The Power Center Server runs workflow tasks according to the links connecting the tasks. You can run a task by placing it in a workflow.

Workflow Monitor. Use the Workflow Monitor to monitor scheduled and running workflows for each Power Center Server. You can choose a Gantt Chart or Task view. You can also access details about those workflow runs.

Install the client tools on a Microsoft Windows machine. For more information about installation requirements, see Minimum System Requirements.

Power Center repository & Repository Server

The Power Center repository resides on a relational database. The repository database tables contain the instructions required to extract, transform, and load data.
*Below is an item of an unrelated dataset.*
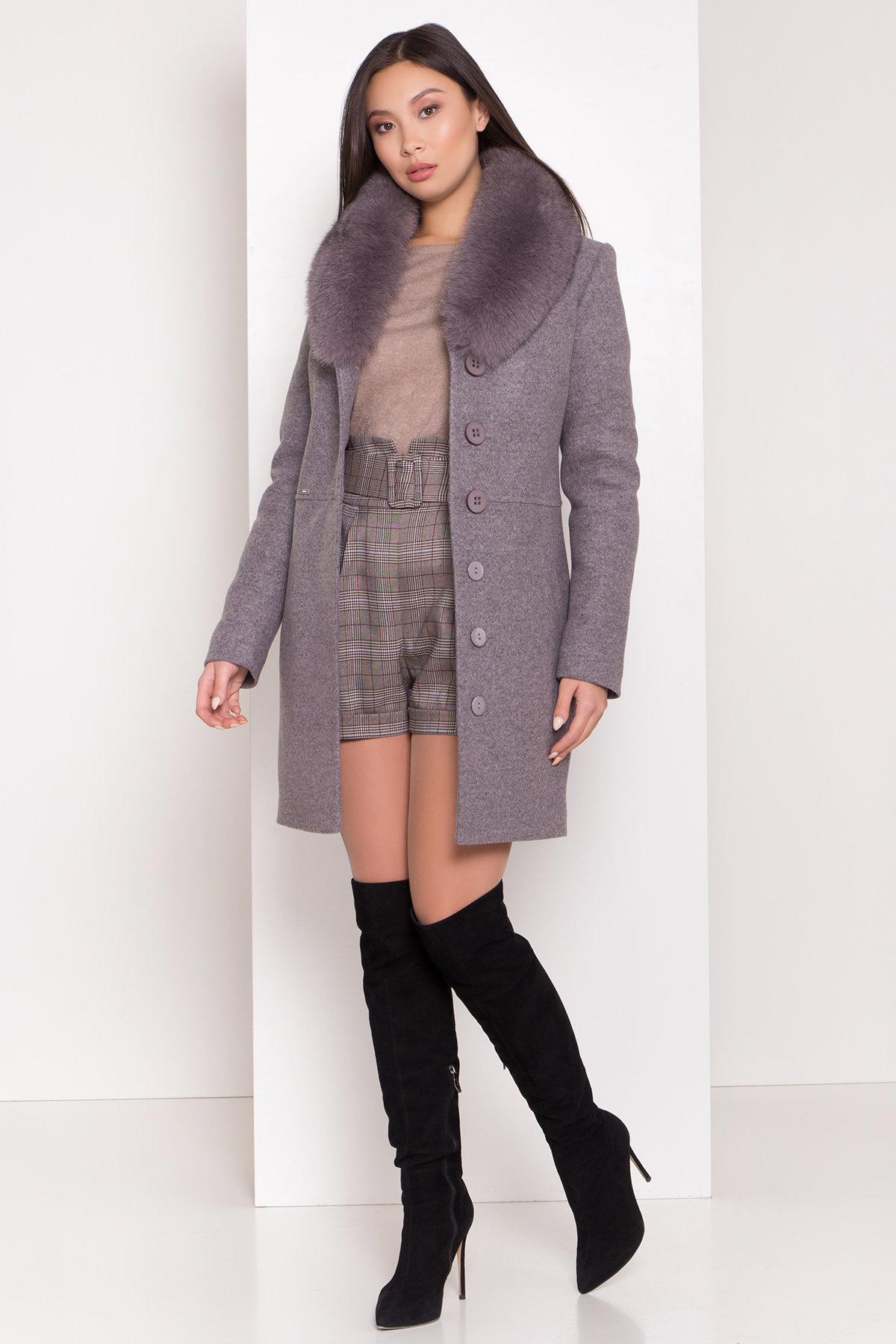 Пальто зима Габриэлла 8222 Цвет: Серо-розовый 19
Power Center Client applications access the repository database tables through the Repository Server.

You add metadata to the repository tables when you perform tasks in the PowerCenter Client application, such as creating users, analyzing sources, developing mappings or mapplets, or creating workflows. The PowerCenter Server reads metadata created in the Client application when you run a workflow. The PowerCenter Server also creates metadata, such as start and finish times of a session or session status.

You can develop global and local repositories to share metadata:

Global repository. The global repository is the hub of the domain. Use the global repository to store common objects that multiple developers can use through shortcuts. These objects may include operational or Application source definitions, reusable transformations, mapplets, and mappings.
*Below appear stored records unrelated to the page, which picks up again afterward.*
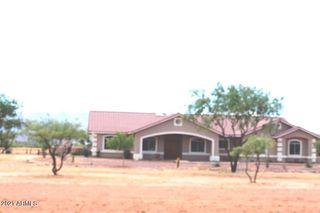 10005 E Rocking W Ranch Rd, Hereford, AZ 85615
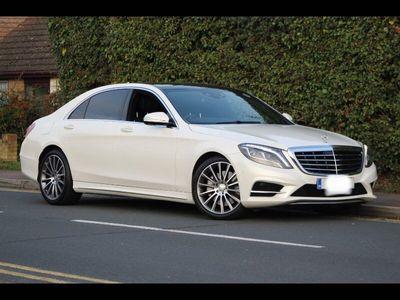 used Mercedes S350 S Class 3.0AMG Line (Executive Premium Plus) 9G-Tronic Plus 4dr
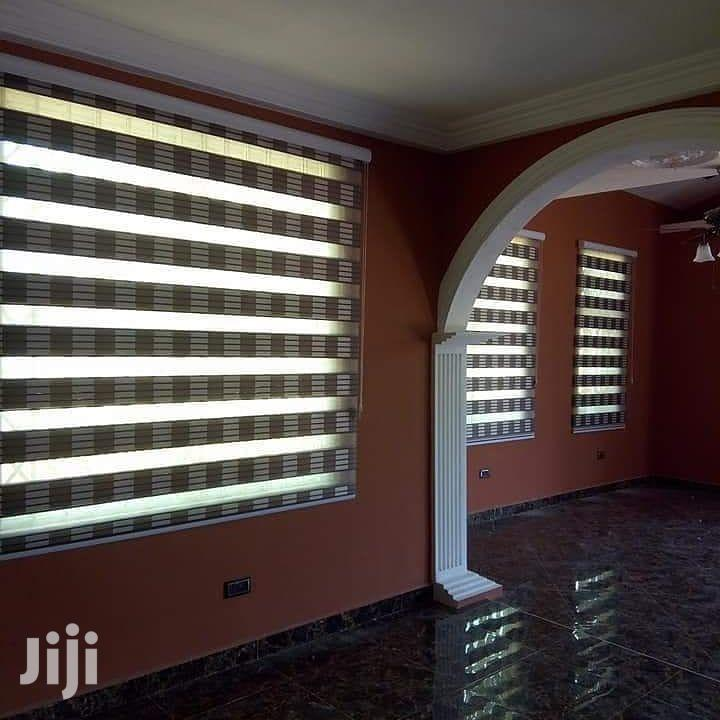 Classy Window Blinds Perfect For Homes,Offices,Churches,Etc | Windows for sale in North Ridge, Greater Accra, Ghana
Local repositories. A local repository is within a domain that is not the global repository. Use local repositories for development. From a local repository, you can create shortcuts to objects in shared folders in the global repository. These objects typically include source definitions, common dimensions and lookups, and enterprise standard transformations. You can also create copies of objects in non-shared folders.

Version control. A versioned repository can store multiple copies, or versions, of an object. Each version is a separate object with unique properties. PowerCenter version control features allow you to efficiently develop, test, and deploy metadata into production.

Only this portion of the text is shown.